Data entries

--

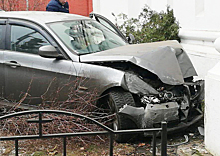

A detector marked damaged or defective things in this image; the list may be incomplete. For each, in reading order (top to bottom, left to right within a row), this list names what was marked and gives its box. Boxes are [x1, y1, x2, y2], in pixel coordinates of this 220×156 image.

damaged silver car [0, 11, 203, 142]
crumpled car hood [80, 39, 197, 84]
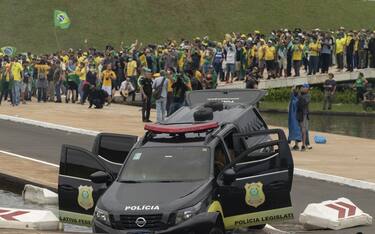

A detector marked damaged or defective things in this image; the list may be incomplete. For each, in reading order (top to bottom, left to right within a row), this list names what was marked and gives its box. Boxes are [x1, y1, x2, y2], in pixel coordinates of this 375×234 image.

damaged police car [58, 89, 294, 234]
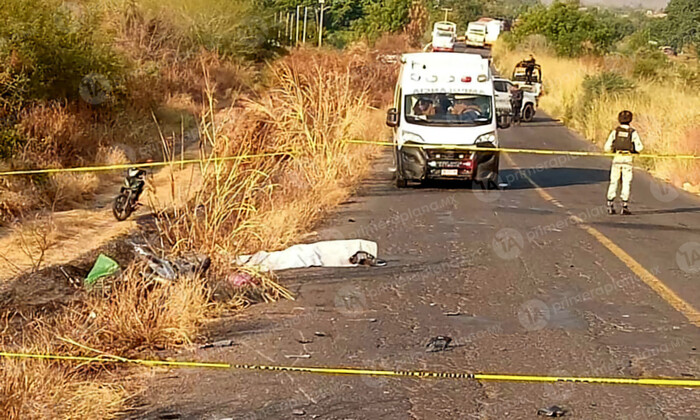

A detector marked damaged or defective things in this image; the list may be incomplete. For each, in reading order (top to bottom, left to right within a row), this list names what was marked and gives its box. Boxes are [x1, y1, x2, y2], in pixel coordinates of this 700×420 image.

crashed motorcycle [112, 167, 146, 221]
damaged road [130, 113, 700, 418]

--

ASSIGNMENT: The entries are to be reproduced exactly, excluding any pictures they contain.

EXERCISE OUTPUT:
A detector marked damaged or defective things in this image; the list may be incomplete. For each, in reading order (top to bottom, left to right within a row), this list names what was marked and gives its box. Boxes are [x1, y1, x2, y2], in pixel coordinates of this 220×156 image.

damaged silver car [0, 11, 203, 142]
crumpled car hood [80, 39, 197, 84]

A detector marked damaged or defective things in this image; the list may be incomplete. For each, in reading order (top to bottom, left to right within a row), this list names what was marked and gives its box. Boxes are [x1, y1, x2, y2], in pixel coordinates of this 375×234 image.

damaged police car [58, 89, 294, 234]

A detector marked damaged or defective things in this image; the list may be incomplete. For each, in reading order (top to bottom, left to right within a row), this list names what was marked and gives its box. Boxes are [x1, y1, x2, y2], in pixel coordinates of this 700×420 image.

crashed motorcycle [112, 167, 146, 221]
damaged road [130, 113, 700, 418]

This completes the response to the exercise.